Istituto Nazionale di Fecondazione Artificiale Cadriano dell’Azienda Agraria dell’Università di Bologna

Considerando che in Italia esiste solo un centro autorizzato alla produzione di seme ovino situato in Sardegna, in quanto regione con il più alto numero di ovicaprini, la ripresa di questa attività rappresenta un’importante svolta sotto tanti punti di vista, motivo per cui abbiamo voluto chiedere maggiori dettagli al prof. Mari che ci ha gentilmente illustrato il progetto.

Box arieti Lacaune

«Il lavoro sarà focalizzato su arieti di razza Lacaune ma è aperto anche ad altre collaborazioni, tanto che in mezzo ai primi partecipanti abbiamo oggi il campione della mostra di Parigi 2019 della razza Berrichon du Cher.

Ariete Berrichon du Cher

Gli allevatori acquisteranno gli arieti dai centri genetici e li manderanno al nostro Istituto dove verrà loro prelevato il materiale seminale che sarà restituito fresco o congelato ai proprietari.

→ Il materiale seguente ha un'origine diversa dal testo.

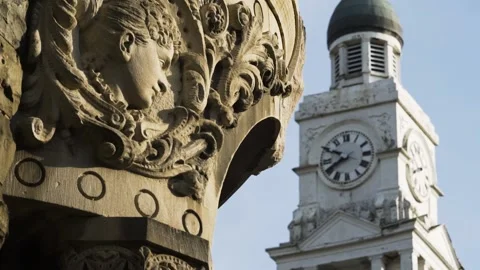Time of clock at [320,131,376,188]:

Questi ultimi decideranno se usarlo tutto sul loro gregge o in parte commercializzarlo. Le principali sfide riguardano essenzialmente due aspetti: da una parte la ricerca finalizzata ad aumentare il tempo di conservazione del seme fresco, e dall’altra l’utilizzo della tecnica di i.a. transvaginale.

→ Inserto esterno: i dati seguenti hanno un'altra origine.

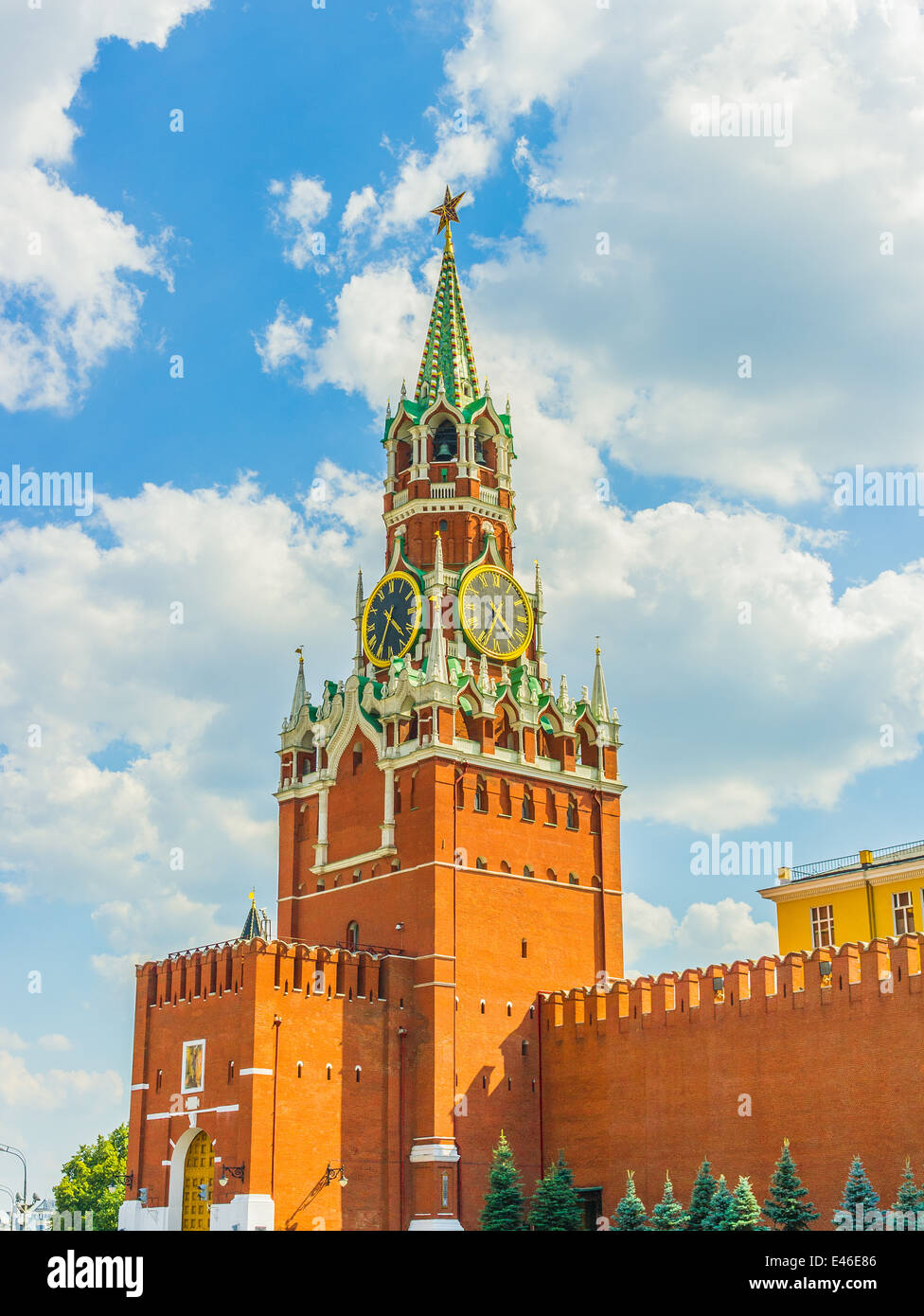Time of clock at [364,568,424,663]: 4:34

Riguardo la prima ricordiamo infatti che in letteratura si parla di  24 ore di tempo per l’utilizzazione del seme fresco, ma nella realtà per avere dei buoni risultati attualmente dobbiamo rientrare nelle 10-12 ore dal prelievo. A tal proposito lavoreremo in collaborazione con Spagna e Tunisia per affinare le tecniche di conservazione e cercare di arrivare alle 24 ore. Per ciò che concerne invece l’affinamento della tecnica transvaginale, si tratta di una scelta legata a diverse motivazioni prima tra tutte la possibilità di evitare la tecnica laparoscopica, che richiede un’attrezzatura costosa, un importante expertise da parte dei tecnici operatori, nonché un approccio spesso malvisto dalle associazioni animaliste. Dunque, ricapitolando, gli obiettivi a breve termine del progetto sono: il prelievo e la distribuzione, l’affinamento della tecnica transvaginale e l’aumento della conservabilità del seme fresco».

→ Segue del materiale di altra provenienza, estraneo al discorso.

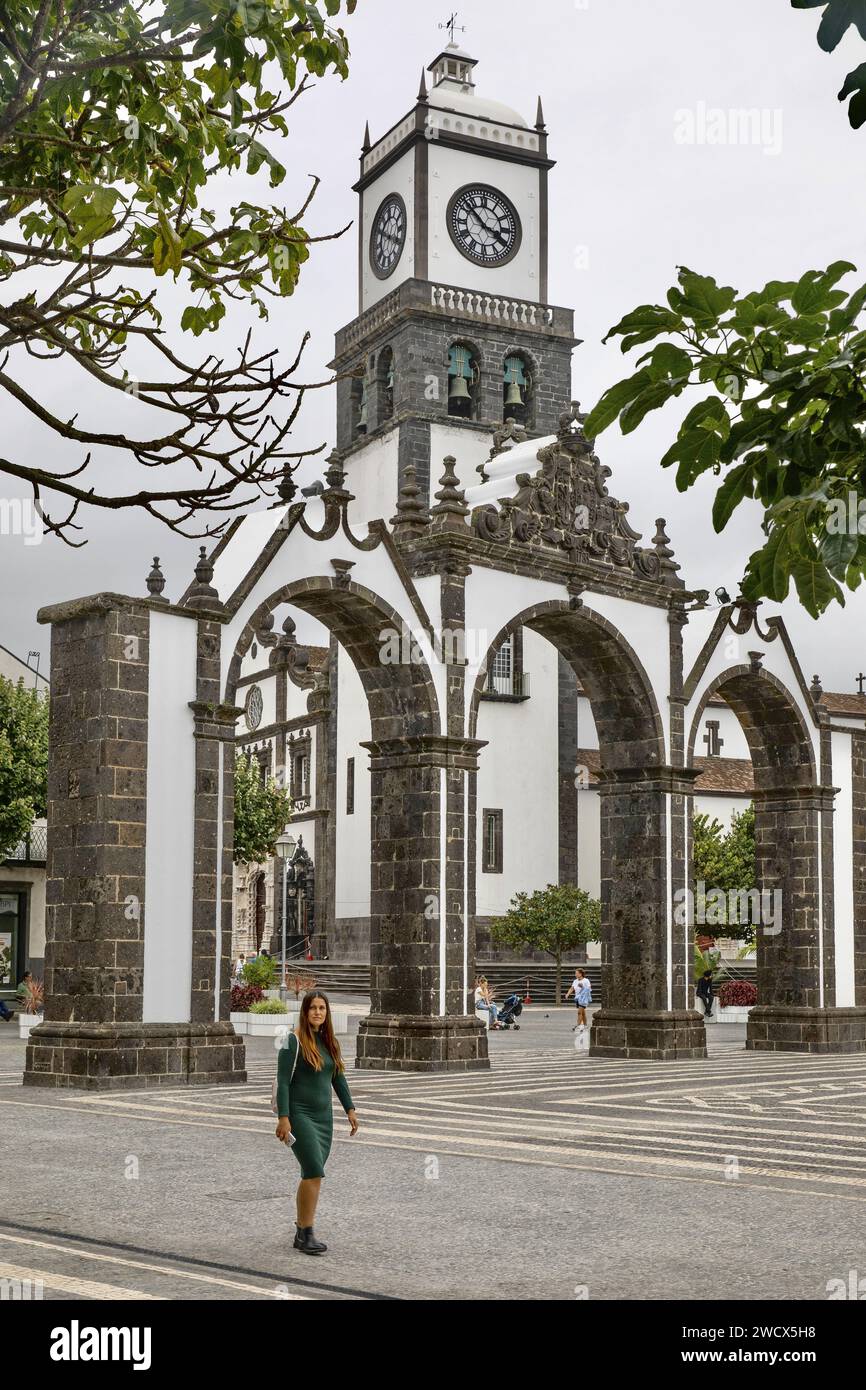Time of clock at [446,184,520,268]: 3:52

Chiaramente il fine ultimo del progetto è quello di rendere più agevole l’utilizzo della fecondazione artificiale nel campo ovino per ottenere, come già avvenuto per le altre specie, un più rapido progresso genetico e miglioramento delle razze. Tutto ciò dovrà necessariamente essere supportato da un’attenta attività di raccolta ed elaborazione dati, ma per il momento essere ripartiti con una nuova struttura rappresenta già un grande passo in avanti in questa direzione.